Start of LISTED ENTRIES
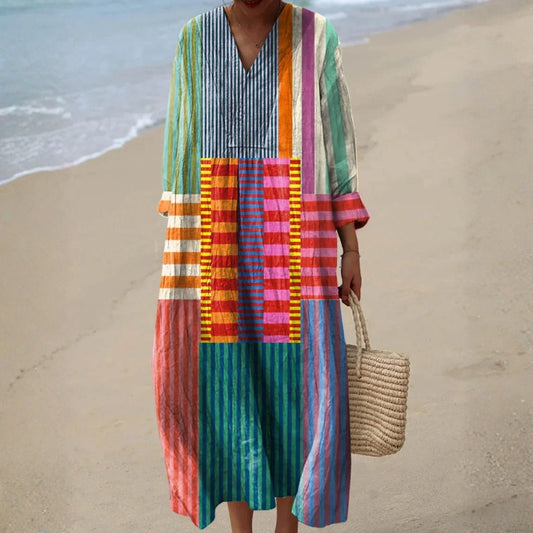 Aurélisse™ | Robe Midi Patchwork Multicolore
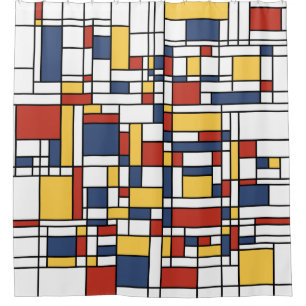 Mondrian De Stijl Pattern Shower Curtain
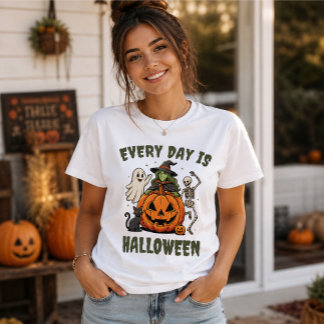 Every Day Is Halloween Cute Witch Pumpkin T-Shirt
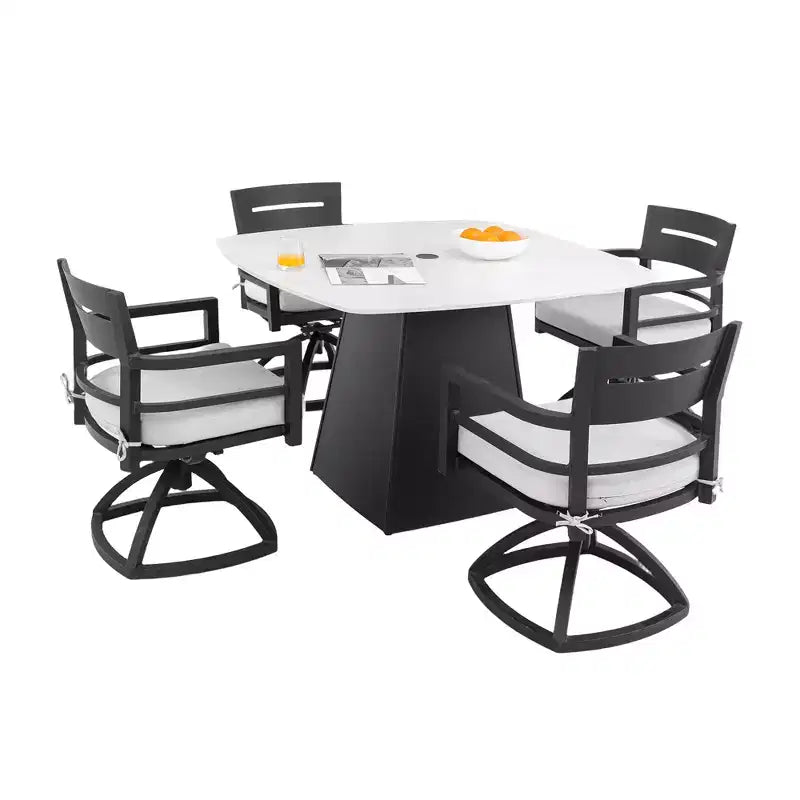Christopher Knight Home Patio Elsie 5 Piece Aluminum and Sintered Stone Dining Set with Sunbrella Cushions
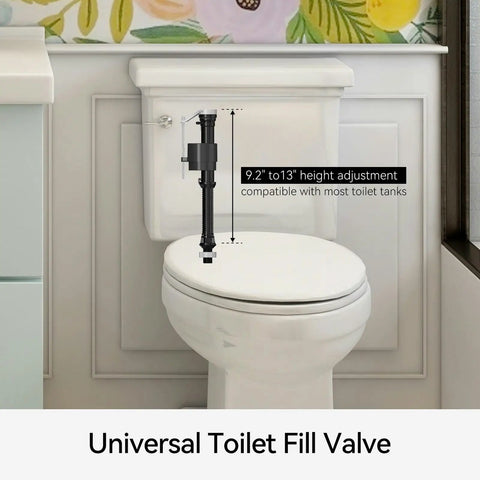 Universal Quiet Toilet Fill Valve And Comprehensive Repair Kit, Tall Height Adjustable Tank Components, 9.2 to 13 inches for standard tanks.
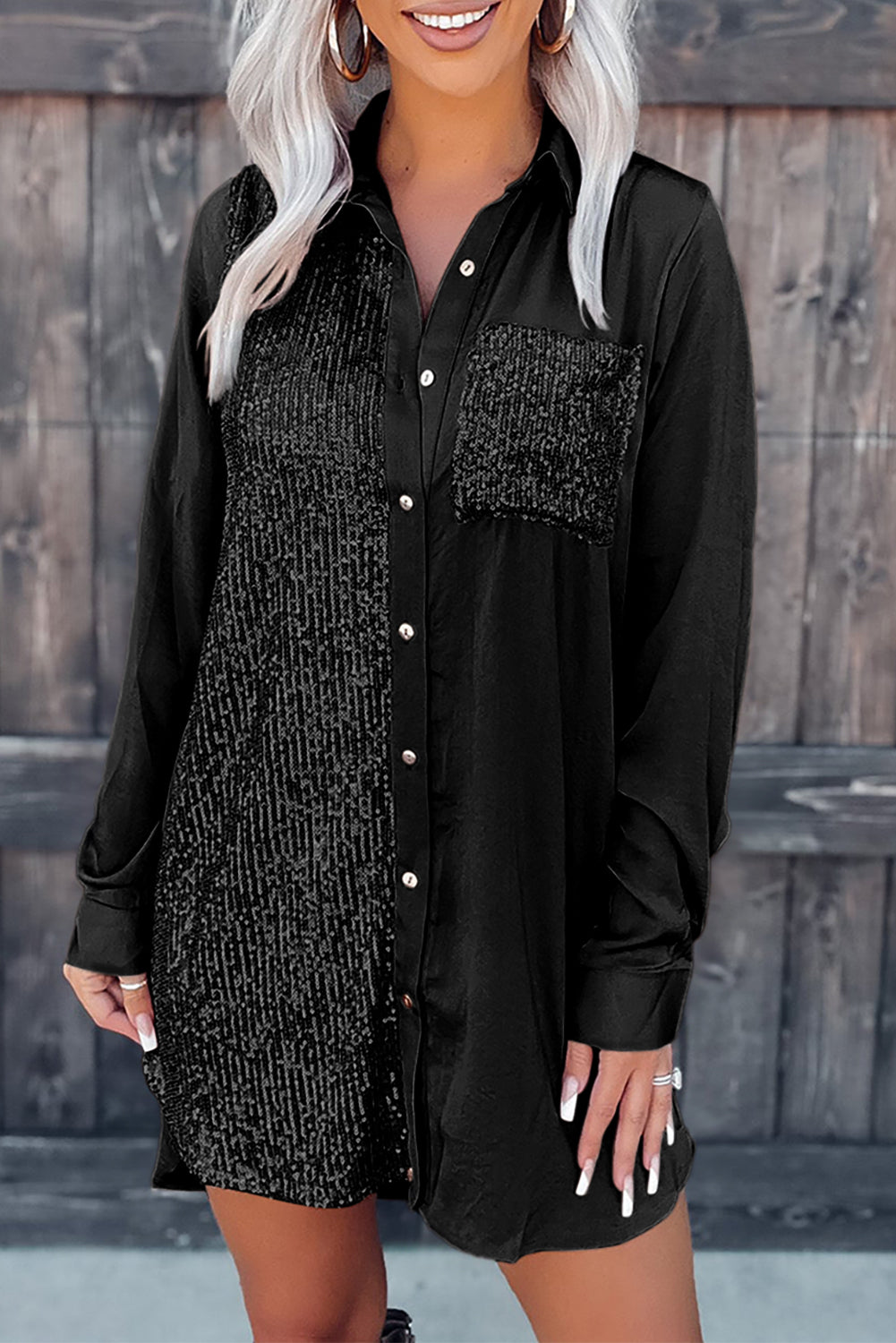 Sequin Splice Shirt Dress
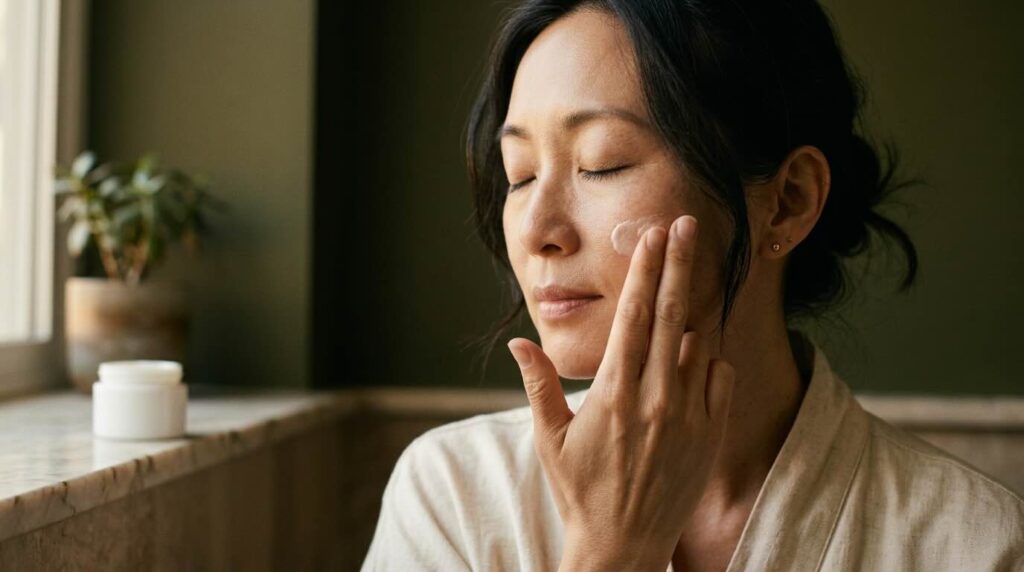 Editorial close-up portrait of a calm Korean-American woman in her early 40s pressing moisturiser onto her cheek with her ring and middle fingers in soft warm morning light against a deep olive wall, the bottle out of focus on a marble ledge beside her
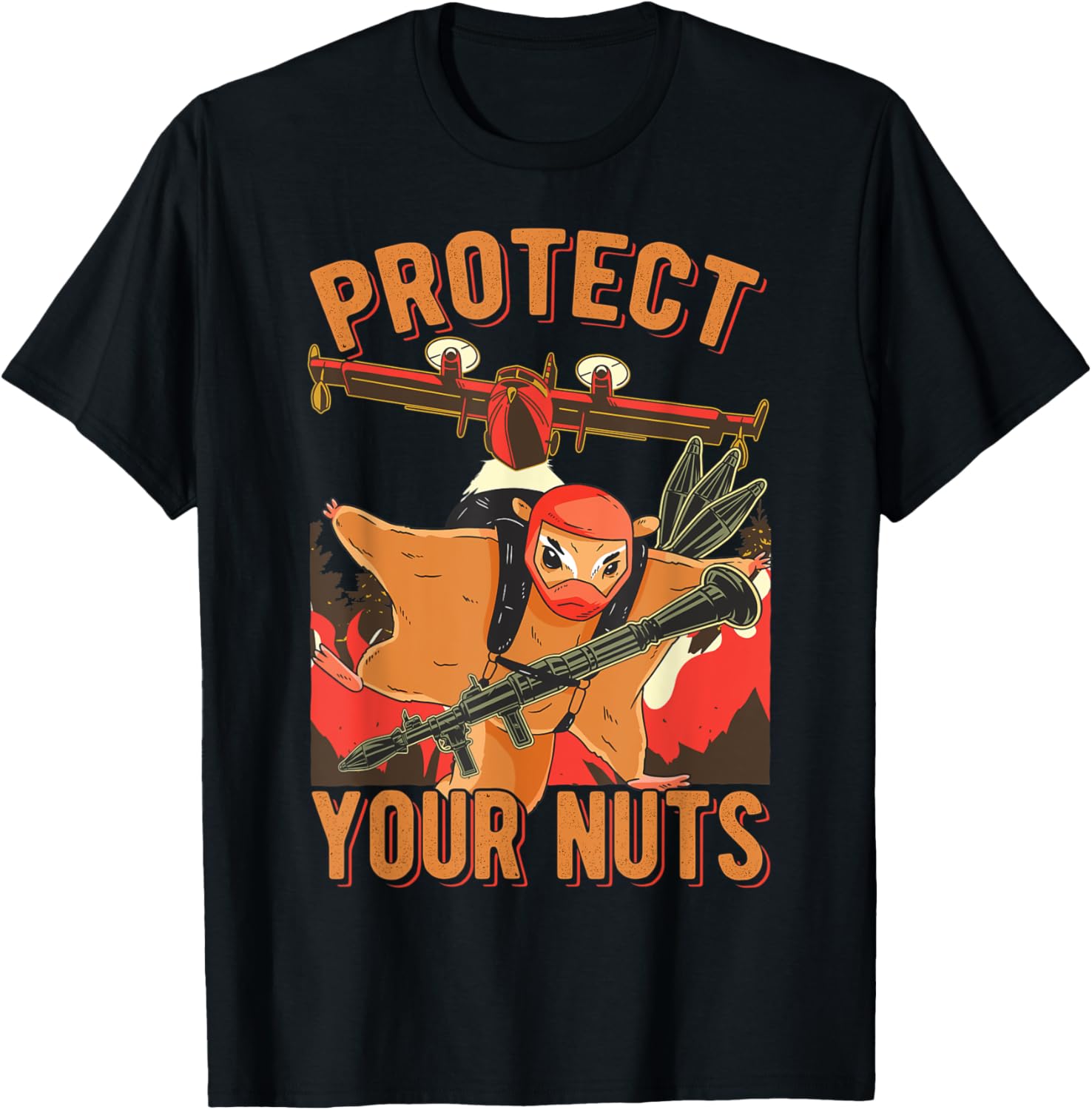 Funny Squirrel Protect Nuts Gun Squirrels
End of LISTED ENTRIES
Reproduce the material above from its first line through the line containing "Sequin Splice Shirt Dress", both ends included, and skip every picture.

> **YOUR SOLUTION**
 Aurélisse™ | Robe Midi Patchwork Multicolore
 Mondrian De Stijl Pattern Shower Curtain
 Every Day Is Halloween Cute Witch Pumpkin T-Shirt
Christopher Knight Home Patio Elsie 5 Piece Aluminum and Sintered Stone Dining Set with Sunbrella Cushions
 Universal Quiet Toilet Fill Valve And Comprehensive Repair Kit, Tall Height Adjustable Tank Components, 9.2 to 13 inches for standard tanks.
 Sequin Splice Shirt Dress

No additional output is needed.